Review cybersecurity basics (password policies, two-factor authentication) knowing AI-powered attacks now automate what previously required human expertise
Test LinkedIn AI search if Premium subscriptions exist - identify whether natural language discovery improves networking effectiveness
For Small Businesses:
Identify one repetitive copywriting task (emails, social posts, ad variations) and implement the ChatGPT universal copy framework
Calculate whether AI automation could transform operational costs enough to support free tier acquisition strategy
Examine landing pages using free heatmap tools (Microsoft Clarity) to identify conversion friction points before testing
For Entrepreneurs:
If building AI businesses, honestly answer the five strategic questions about defensibility before committing to middleware positioning
Experiment with AI tools solving specific problems rather than general assistants - specialization creates stronger moats
Consider how AI SEO strategy (human source content + AI amplification) applies to your content marketing approach
🔮 Looking Ahead
Next week’s AI DUNN Right Weekly will cover:
Voice AI agents moving from pilot to production - what the 2025 State of Voice AI Report reveals
AI-driven browser context visualization for real-time content adaptation
Building sustainable AI businesses beyond interface middleware
How professionals are measuring actual ROI on AI tool investments rather than trusting hype
Have questions or topic requests? Reply to this email. I read every message and use your feedback to shape future issues.
That’s a wrap for Issue #8!
This week proved AI crossed from productivity tool to strategic weapon, middleware businesses face margin pressure they can’t easily solve, and accessibility features that eliminate expertise barriers can destroy decade-old moats overnight. The businesses that understand unit economics, own defensible assets beyond interface design, and implement AI faster than competitors attack them will compound advantages. Everyone else hopes being fast follower stays viable long enough.

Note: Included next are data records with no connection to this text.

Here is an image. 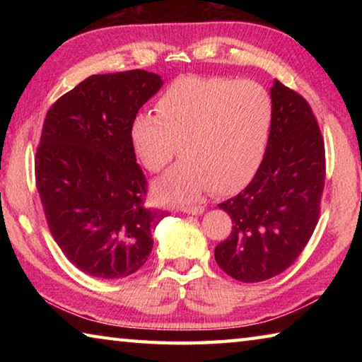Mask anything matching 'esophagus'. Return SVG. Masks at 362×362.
I'll use <instances>...</instances> for the list:
<instances>
[{"label": "esophagus", "instance_id": "34e87169", "mask_svg": "<svg viewBox=\"0 0 362 362\" xmlns=\"http://www.w3.org/2000/svg\"><path fill=\"white\" fill-rule=\"evenodd\" d=\"M180 211L185 214H192V216H198V214L204 212V206H182Z\"/></svg>", "mask_w": 362, "mask_h": 362}]
</instances>
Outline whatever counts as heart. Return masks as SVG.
<instances>
[{
	"mask_svg": "<svg viewBox=\"0 0 362 362\" xmlns=\"http://www.w3.org/2000/svg\"><path fill=\"white\" fill-rule=\"evenodd\" d=\"M155 113L134 116L129 137L150 173L166 168L179 146L183 159L155 187L163 199L246 187L265 156L274 119L262 84L196 75L174 79L156 99Z\"/></svg>",
	"mask_w": 362,
	"mask_h": 362,
	"instance_id": "b5f03b06",
	"label": "heart"
}]
</instances>
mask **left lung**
<instances>
[{"instance_id":"obj_1","label":"left lung","mask_w":362,"mask_h":362,"mask_svg":"<svg viewBox=\"0 0 362 362\" xmlns=\"http://www.w3.org/2000/svg\"><path fill=\"white\" fill-rule=\"evenodd\" d=\"M274 119L265 156L249 185L218 207L233 228L216 262L241 283L278 276L302 254L320 220L326 151L310 103L274 79Z\"/></svg>"}]
</instances>
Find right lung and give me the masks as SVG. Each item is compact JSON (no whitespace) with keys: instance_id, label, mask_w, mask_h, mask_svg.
I'll list each match as a JSON object with an SVG mask.
<instances>
[{"instance_id":"add662e5","label":"right lung","mask_w":362,"mask_h":362,"mask_svg":"<svg viewBox=\"0 0 362 362\" xmlns=\"http://www.w3.org/2000/svg\"><path fill=\"white\" fill-rule=\"evenodd\" d=\"M163 86L156 73L93 75L49 108L35 179L49 231L83 273L119 279L148 260L163 211L145 206L148 183L129 127Z\"/></svg>"}]
</instances>
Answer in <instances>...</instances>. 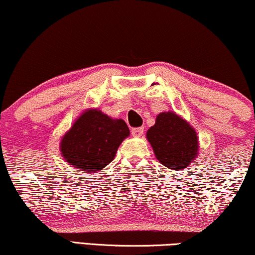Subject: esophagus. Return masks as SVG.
I'll return each mask as SVG.
<instances>
[{
	"label": "esophagus",
	"instance_id": "34e87169",
	"mask_svg": "<svg viewBox=\"0 0 255 255\" xmlns=\"http://www.w3.org/2000/svg\"><path fill=\"white\" fill-rule=\"evenodd\" d=\"M144 131V128L143 127H137V128H132L131 129V134L134 136H141Z\"/></svg>",
	"mask_w": 255,
	"mask_h": 255
}]
</instances>
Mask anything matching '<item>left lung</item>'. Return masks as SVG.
Wrapping results in <instances>:
<instances>
[{
	"label": "left lung",
	"instance_id": "left-lung-1",
	"mask_svg": "<svg viewBox=\"0 0 255 255\" xmlns=\"http://www.w3.org/2000/svg\"><path fill=\"white\" fill-rule=\"evenodd\" d=\"M156 158L172 170H182L198 155V136L194 129L175 113L164 112L146 132Z\"/></svg>",
	"mask_w": 255,
	"mask_h": 255
}]
</instances>
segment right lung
<instances>
[{
    "instance_id": "obj_1",
    "label": "right lung",
    "mask_w": 255,
    "mask_h": 255,
    "mask_svg": "<svg viewBox=\"0 0 255 255\" xmlns=\"http://www.w3.org/2000/svg\"><path fill=\"white\" fill-rule=\"evenodd\" d=\"M128 135L124 120H113L98 110H90L78 118L61 139V152L70 165L91 173L112 162Z\"/></svg>"
}]
</instances>
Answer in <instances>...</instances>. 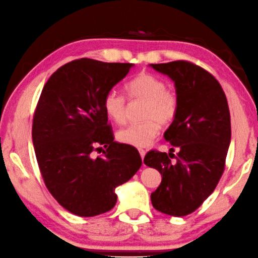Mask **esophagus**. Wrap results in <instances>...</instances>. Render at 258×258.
Segmentation results:
<instances>
[{
	"instance_id": "obj_1",
	"label": "esophagus",
	"mask_w": 258,
	"mask_h": 258,
	"mask_svg": "<svg viewBox=\"0 0 258 258\" xmlns=\"http://www.w3.org/2000/svg\"><path fill=\"white\" fill-rule=\"evenodd\" d=\"M139 154H141V158H142V160H144V157H145L146 152H145L144 150H139Z\"/></svg>"
}]
</instances>
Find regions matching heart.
Segmentation results:
<instances>
[{"mask_svg":"<svg viewBox=\"0 0 258 258\" xmlns=\"http://www.w3.org/2000/svg\"><path fill=\"white\" fill-rule=\"evenodd\" d=\"M132 99L146 104L142 123L125 125L116 133L122 144L134 147L149 146L160 133V125H168L175 120L178 112V97L168 90L167 83L157 75L141 73L125 87ZM103 107L106 115L115 123L125 119V99L116 90H109L104 97Z\"/></svg>","mask_w":258,"mask_h":258,"instance_id":"heart-1","label":"heart"}]
</instances>
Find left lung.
I'll return each mask as SVG.
<instances>
[{"label": "left lung", "mask_w": 258, "mask_h": 258, "mask_svg": "<svg viewBox=\"0 0 258 258\" xmlns=\"http://www.w3.org/2000/svg\"><path fill=\"white\" fill-rule=\"evenodd\" d=\"M150 66L172 80L178 97V112L164 133L178 149L176 161L155 151L144 158L162 176L151 201L159 212L180 217L199 208L223 175L231 143L229 105L221 84L200 66L184 60Z\"/></svg>", "instance_id": "8db88e82"}]
</instances>
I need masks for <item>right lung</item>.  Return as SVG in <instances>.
Returning <instances> with one entry per match:
<instances>
[{"label":"right lung","instance_id":"right-lung-1","mask_svg":"<svg viewBox=\"0 0 258 258\" xmlns=\"http://www.w3.org/2000/svg\"><path fill=\"white\" fill-rule=\"evenodd\" d=\"M134 64L81 58L50 77L33 120V145L49 192L70 213L92 217L116 204L115 188L142 166L138 151L114 142L105 95ZM104 147L103 155L92 152Z\"/></svg>","mask_w":258,"mask_h":258}]
</instances>
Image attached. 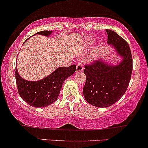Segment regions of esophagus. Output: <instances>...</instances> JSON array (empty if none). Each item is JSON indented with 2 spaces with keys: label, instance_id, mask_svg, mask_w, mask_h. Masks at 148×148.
<instances>
[{
  "label": "esophagus",
  "instance_id": "1",
  "mask_svg": "<svg viewBox=\"0 0 148 148\" xmlns=\"http://www.w3.org/2000/svg\"><path fill=\"white\" fill-rule=\"evenodd\" d=\"M84 70V66L83 64L79 63L77 65V69H76V71L78 72V71H82Z\"/></svg>",
  "mask_w": 148,
  "mask_h": 148
}]
</instances>
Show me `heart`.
Listing matches in <instances>:
<instances>
[{
    "mask_svg": "<svg viewBox=\"0 0 148 148\" xmlns=\"http://www.w3.org/2000/svg\"><path fill=\"white\" fill-rule=\"evenodd\" d=\"M94 41H95V40H94L92 38H89V43H93Z\"/></svg>",
    "mask_w": 148,
    "mask_h": 148,
    "instance_id": "heart-1",
    "label": "heart"
}]
</instances>
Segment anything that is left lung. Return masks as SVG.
Wrapping results in <instances>:
<instances>
[{
    "label": "left lung",
    "instance_id": "1",
    "mask_svg": "<svg viewBox=\"0 0 148 148\" xmlns=\"http://www.w3.org/2000/svg\"><path fill=\"white\" fill-rule=\"evenodd\" d=\"M106 31L107 43L122 59L117 65L100 60L85 65L84 97L88 103L97 107H110L123 96L132 71V54L127 42L114 31L109 29Z\"/></svg>",
    "mask_w": 148,
    "mask_h": 148
}]
</instances>
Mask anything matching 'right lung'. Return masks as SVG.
<instances>
[{
  "label": "right lung",
  "instance_id": "1",
  "mask_svg": "<svg viewBox=\"0 0 148 148\" xmlns=\"http://www.w3.org/2000/svg\"><path fill=\"white\" fill-rule=\"evenodd\" d=\"M36 34L49 36L51 34V31H42ZM75 71L74 64L69 67H59L46 78L31 82L23 79L16 68L18 92L21 97L29 105L34 107H46L57 99L64 82Z\"/></svg>",
  "mask_w": 148,
  "mask_h": 148
}]
</instances>
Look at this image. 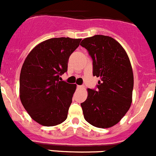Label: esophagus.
Returning <instances> with one entry per match:
<instances>
[{
    "label": "esophagus",
    "instance_id": "1",
    "mask_svg": "<svg viewBox=\"0 0 156 156\" xmlns=\"http://www.w3.org/2000/svg\"><path fill=\"white\" fill-rule=\"evenodd\" d=\"M77 88L78 89H84L83 86H77Z\"/></svg>",
    "mask_w": 156,
    "mask_h": 156
}]
</instances>
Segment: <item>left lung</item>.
Wrapping results in <instances>:
<instances>
[{
    "label": "left lung",
    "instance_id": "8db88e82",
    "mask_svg": "<svg viewBox=\"0 0 156 156\" xmlns=\"http://www.w3.org/2000/svg\"><path fill=\"white\" fill-rule=\"evenodd\" d=\"M80 45L93 59V76L99 77L97 90L87 89L81 103L86 121L97 128H110L126 115L133 101L134 78L131 63L121 44L109 36L85 38Z\"/></svg>",
    "mask_w": 156,
    "mask_h": 156
}]
</instances>
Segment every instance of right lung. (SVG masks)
Masks as SVG:
<instances>
[{
	"label": "right lung",
	"instance_id": "obj_1",
	"mask_svg": "<svg viewBox=\"0 0 156 156\" xmlns=\"http://www.w3.org/2000/svg\"><path fill=\"white\" fill-rule=\"evenodd\" d=\"M81 39L51 38L33 48L20 75V99L27 113L37 123L54 126L67 118L76 85L61 81L68 60Z\"/></svg>",
	"mask_w": 156,
	"mask_h": 156
}]
</instances>
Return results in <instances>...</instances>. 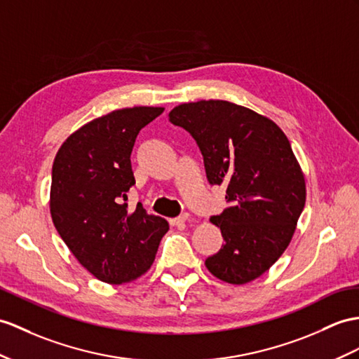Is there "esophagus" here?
<instances>
[{"label": "esophagus", "mask_w": 359, "mask_h": 359, "mask_svg": "<svg viewBox=\"0 0 359 359\" xmlns=\"http://www.w3.org/2000/svg\"><path fill=\"white\" fill-rule=\"evenodd\" d=\"M187 219H189V213H182L178 217H173V219H170V225H182Z\"/></svg>", "instance_id": "34e87169"}]
</instances>
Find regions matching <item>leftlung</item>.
I'll return each mask as SVG.
<instances>
[{
    "label": "left lung",
    "mask_w": 359,
    "mask_h": 359,
    "mask_svg": "<svg viewBox=\"0 0 359 359\" xmlns=\"http://www.w3.org/2000/svg\"><path fill=\"white\" fill-rule=\"evenodd\" d=\"M169 121L195 138L210 184L226 187L230 205L210 217L225 243L207 269L231 285L255 280L290 245L306 203L290 140L273 120L226 100L182 103Z\"/></svg>",
    "instance_id": "8db88e82"
}]
</instances>
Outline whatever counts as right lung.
<instances>
[{
	"label": "right lung",
	"instance_id": "obj_1",
	"mask_svg": "<svg viewBox=\"0 0 359 359\" xmlns=\"http://www.w3.org/2000/svg\"><path fill=\"white\" fill-rule=\"evenodd\" d=\"M164 108L112 111L69 135L51 170L50 212L60 238L85 269L111 285L133 282L155 260L169 224L142 204L128 210L135 184L130 154L140 130Z\"/></svg>",
	"mask_w": 359,
	"mask_h": 359
}]
</instances>
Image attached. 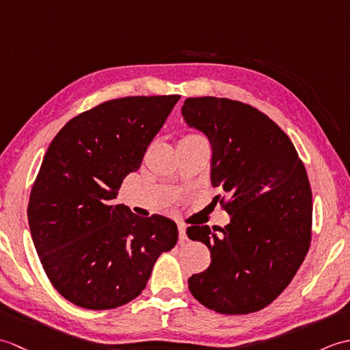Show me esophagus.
Masks as SVG:
<instances>
[{"label":"esophagus","instance_id":"obj_1","mask_svg":"<svg viewBox=\"0 0 350 350\" xmlns=\"http://www.w3.org/2000/svg\"><path fill=\"white\" fill-rule=\"evenodd\" d=\"M177 228H179V239H180V242L188 241V236H187V226H185V224H177Z\"/></svg>","mask_w":350,"mask_h":350}]
</instances>
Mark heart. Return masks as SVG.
<instances>
[{
  "mask_svg": "<svg viewBox=\"0 0 350 350\" xmlns=\"http://www.w3.org/2000/svg\"><path fill=\"white\" fill-rule=\"evenodd\" d=\"M187 137H197V135H187Z\"/></svg>",
  "mask_w": 350,
  "mask_h": 350,
  "instance_id": "b5f03b06",
  "label": "heart"
}]
</instances>
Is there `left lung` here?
I'll list each match as a JSON object with an SVG mask.
<instances>
[{
    "label": "left lung",
    "mask_w": 350,
    "mask_h": 350,
    "mask_svg": "<svg viewBox=\"0 0 350 350\" xmlns=\"http://www.w3.org/2000/svg\"><path fill=\"white\" fill-rule=\"evenodd\" d=\"M185 122L212 146L213 198L222 227L191 226L211 250L206 271L188 280L194 298L222 314H248L280 296L306 258L313 203L306 167L280 126L257 108L226 98H188Z\"/></svg>",
    "instance_id": "1"
}]
</instances>
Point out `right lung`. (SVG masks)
I'll list each match as a JSON object with an SVG mask.
<instances>
[{"instance_id": "right-lung-1", "label": "right lung", "mask_w": 350, "mask_h": 350, "mask_svg": "<svg viewBox=\"0 0 350 350\" xmlns=\"http://www.w3.org/2000/svg\"><path fill=\"white\" fill-rule=\"evenodd\" d=\"M179 94L129 96L73 117L52 139L28 202L29 232L49 281L88 310L117 308L143 292L177 226L116 204Z\"/></svg>"}]
</instances>
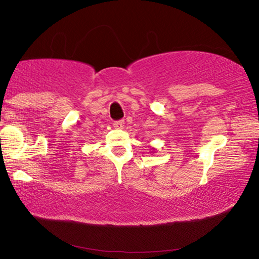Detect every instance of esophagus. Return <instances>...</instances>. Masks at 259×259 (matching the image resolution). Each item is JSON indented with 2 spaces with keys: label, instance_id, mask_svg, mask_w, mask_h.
Masks as SVG:
<instances>
[{
  "label": "esophagus",
  "instance_id": "34e87169",
  "mask_svg": "<svg viewBox=\"0 0 259 259\" xmlns=\"http://www.w3.org/2000/svg\"><path fill=\"white\" fill-rule=\"evenodd\" d=\"M113 126H114V128H117V130L123 128V126H125V121H123V120L114 121V122H113Z\"/></svg>",
  "mask_w": 259,
  "mask_h": 259
}]
</instances>
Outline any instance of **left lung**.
<instances>
[{"label":"left lung","mask_w":259,"mask_h":259,"mask_svg":"<svg viewBox=\"0 0 259 259\" xmlns=\"http://www.w3.org/2000/svg\"><path fill=\"white\" fill-rule=\"evenodd\" d=\"M152 151H155V149H154V148H152Z\"/></svg>","instance_id":"8db88e82"}]
</instances>
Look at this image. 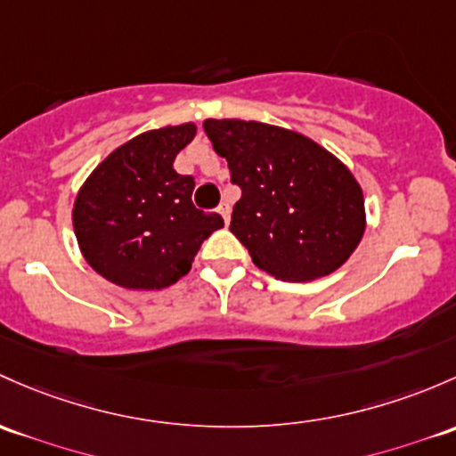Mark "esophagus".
Returning a JSON list of instances; mask_svg holds the SVG:
<instances>
[{"instance_id": "obj_1", "label": "esophagus", "mask_w": 456, "mask_h": 456, "mask_svg": "<svg viewBox=\"0 0 456 456\" xmlns=\"http://www.w3.org/2000/svg\"><path fill=\"white\" fill-rule=\"evenodd\" d=\"M218 214L223 216L224 223H229V220H232V208H229V203H220L218 205Z\"/></svg>"}]
</instances>
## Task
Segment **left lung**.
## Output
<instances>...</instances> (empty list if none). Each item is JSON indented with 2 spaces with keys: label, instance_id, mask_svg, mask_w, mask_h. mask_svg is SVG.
<instances>
[{
  "label": "left lung",
  "instance_id": "left-lung-1",
  "mask_svg": "<svg viewBox=\"0 0 456 456\" xmlns=\"http://www.w3.org/2000/svg\"><path fill=\"white\" fill-rule=\"evenodd\" d=\"M232 183L233 236L275 280L310 281L347 262L365 233V199L343 161L289 128L244 119H205Z\"/></svg>",
  "mask_w": 456,
  "mask_h": 456
}]
</instances>
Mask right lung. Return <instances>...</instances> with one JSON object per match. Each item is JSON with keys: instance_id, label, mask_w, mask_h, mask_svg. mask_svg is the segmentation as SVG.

Stay innovative,Jackie @ AI DUNN Right
P.S. - That middleware margin problem? If you’re paying for AI tools, check whether you’re essentially funding a nice UI for ChatGPT or Claude. Not saying pretty interfaces lack value, just suggesting you calculate whether you’re paying $20/month for what could be $2/month of API calls plus some CSS. Sometimes the prettiest solution ain’t the smartest purchase.